### Excerpt to read:
Basic mechanisms of epileptogenesis in pediatric cortical dysplasia

Abstract

Cortical dysplasia (CD) is a neurodevelopmental disorder due to aberrant cell proliferation and differentiation. Advances in neuroimaging have proven effective in early identification of the more severe lesions and timely surgical removal to treat epilepsy. However, the exact mechanisms of epileptogenesis are not well understood. This review examines possible mechanisms based on anatomical and electrophysiological studies. CD can be classified as CD type I consisting of architectural abnormalities, CD type II with the presence of dysmorphic cytomegalic neurons and balloon cells, and CD type III which occurs in association with other pathologies. Use of freshly resected brain tissue has allowed a better understanding of basic mechanisms of epileptogenesis and has delineated the role of abnormal cells and synaptic activity. In CD type II, it was demonstrated that balloon cells do not initiate epileptic activity, whereas dysmorphic cytomegalic and immature neurons play an important role in generation and propagation of epileptic discharges. An unexpected finding in pediatric CD was that GABA synaptic activity is not reduced, and in fact, it may facilitate the occurrence of epileptic activity. This could be because neuronal circuits display morphological and functional signs of dysmaturity. In consequence, drugs that increase GABA function may prove ineffective in pediatric CD. In contrast, drugs that counteract depolarizing actions of GABA or drugs that inhibit the mammalian target of rapamycin (mTOR) pathway could be more effective.

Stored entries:
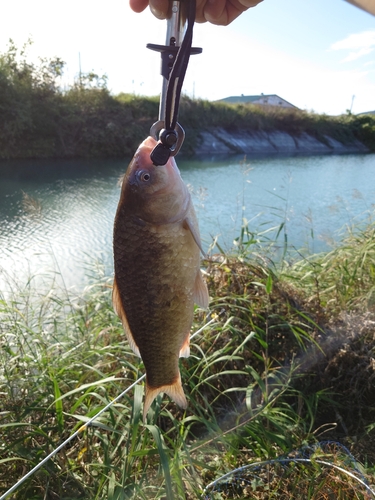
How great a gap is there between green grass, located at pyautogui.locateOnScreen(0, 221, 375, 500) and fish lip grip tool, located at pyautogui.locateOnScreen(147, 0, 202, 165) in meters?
1.23

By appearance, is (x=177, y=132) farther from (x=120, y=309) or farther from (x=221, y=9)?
(x=221, y=9)

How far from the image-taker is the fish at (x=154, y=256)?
1087 mm

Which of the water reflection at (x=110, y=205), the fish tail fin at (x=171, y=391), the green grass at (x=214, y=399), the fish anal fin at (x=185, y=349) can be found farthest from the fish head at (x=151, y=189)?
the water reflection at (x=110, y=205)

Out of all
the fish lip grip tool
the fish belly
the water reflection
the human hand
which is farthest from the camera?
the water reflection

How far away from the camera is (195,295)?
3.97 feet

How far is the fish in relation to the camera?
109 centimetres

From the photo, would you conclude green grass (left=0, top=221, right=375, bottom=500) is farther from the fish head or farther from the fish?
the fish head

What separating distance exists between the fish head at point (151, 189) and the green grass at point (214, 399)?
1020 mm

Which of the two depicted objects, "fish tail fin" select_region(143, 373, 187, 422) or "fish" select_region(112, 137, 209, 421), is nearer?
"fish" select_region(112, 137, 209, 421)

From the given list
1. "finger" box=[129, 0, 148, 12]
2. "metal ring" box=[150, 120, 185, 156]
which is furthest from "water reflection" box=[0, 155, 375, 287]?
"metal ring" box=[150, 120, 185, 156]

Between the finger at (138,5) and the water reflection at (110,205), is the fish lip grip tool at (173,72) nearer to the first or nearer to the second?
the finger at (138,5)

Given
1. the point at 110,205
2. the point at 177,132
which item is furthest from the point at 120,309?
the point at 110,205

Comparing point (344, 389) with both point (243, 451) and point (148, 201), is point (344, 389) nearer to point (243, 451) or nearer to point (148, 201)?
point (243, 451)

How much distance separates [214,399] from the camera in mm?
2338
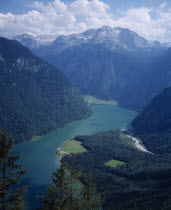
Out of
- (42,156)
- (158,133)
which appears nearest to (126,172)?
(42,156)

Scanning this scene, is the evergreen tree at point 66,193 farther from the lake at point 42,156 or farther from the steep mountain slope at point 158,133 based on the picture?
the steep mountain slope at point 158,133

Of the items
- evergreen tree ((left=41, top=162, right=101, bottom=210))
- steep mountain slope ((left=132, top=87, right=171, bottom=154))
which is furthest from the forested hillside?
evergreen tree ((left=41, top=162, right=101, bottom=210))

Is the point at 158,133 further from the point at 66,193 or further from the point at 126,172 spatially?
Answer: the point at 66,193

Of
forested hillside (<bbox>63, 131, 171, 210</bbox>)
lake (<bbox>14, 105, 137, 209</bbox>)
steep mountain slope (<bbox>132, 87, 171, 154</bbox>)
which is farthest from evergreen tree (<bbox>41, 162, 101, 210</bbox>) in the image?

### Questions to answer:
1. Answer these questions using the cortical dysplasia abstract.
(a) What has proven effective in the early identification of the more severe lesions?
(b) In CD type II, which cells were shown not to initiate epileptic activity?
(c) What two kinds of drugs could be more effective in pediatric CD?
2. Write the next part of the cortical dysplasia abstract, picking up after its final sentence.

### Responses by task:
1.
(a) Advances in neuroimaging.
(b) Balloon cells.
(c) Drugs that counteract the depolarizing actions of GABA, and drugs that inhibit the mammalian target of rapamycin (mTOR) pathway.

2.
Keywords: Balloon cells; Cortical dysplasia; Dysmorphic neurons; Epileptogenesis; mTOR pathway.

Figure 1

Different classification systems used to define cortical dysplasia (CD) types based on the presence of architectural and cellular abnormalities. In the original description of focal cortical dysplasia (FCD) by Taylor et al. 6, different types were not defined but the authors noticed that not all cases presented with balloon cells. The ILAE classification of CD is currently the more widely accepted. We also include the relationship of different types of structural lesions with clinical manifestations, as well as potential cellular mechanisms that could participate in the generation of epileptic discharges

Figure 2

Simplified diagram of architectural and cellular abnormalities in cortical dysplasia (CD) compared with normal cortex. In CD type I, laminar organization becomes more tenuous and pyramidal neuron misorientation, with or without tortuous processes, is profuse. Immature pyramidal neurons also are observed, sometimes organized as microcolumns or as clusters. In CD type II, lamination is almost lost except for a distinct layer I. Balloon cells can be seen mainly in the upper layers and in white matter. Dysmorphic cytomegalic pyramidal neurons and cytomegalic interneurons are scattered throughout the cortical plate. In addition, clusters of immature pyramidal neurons can be seen. The role of granular and polymorphic neurons in dysplastic cortex remains unknown. This diagram was inspired by a figure in reference 72.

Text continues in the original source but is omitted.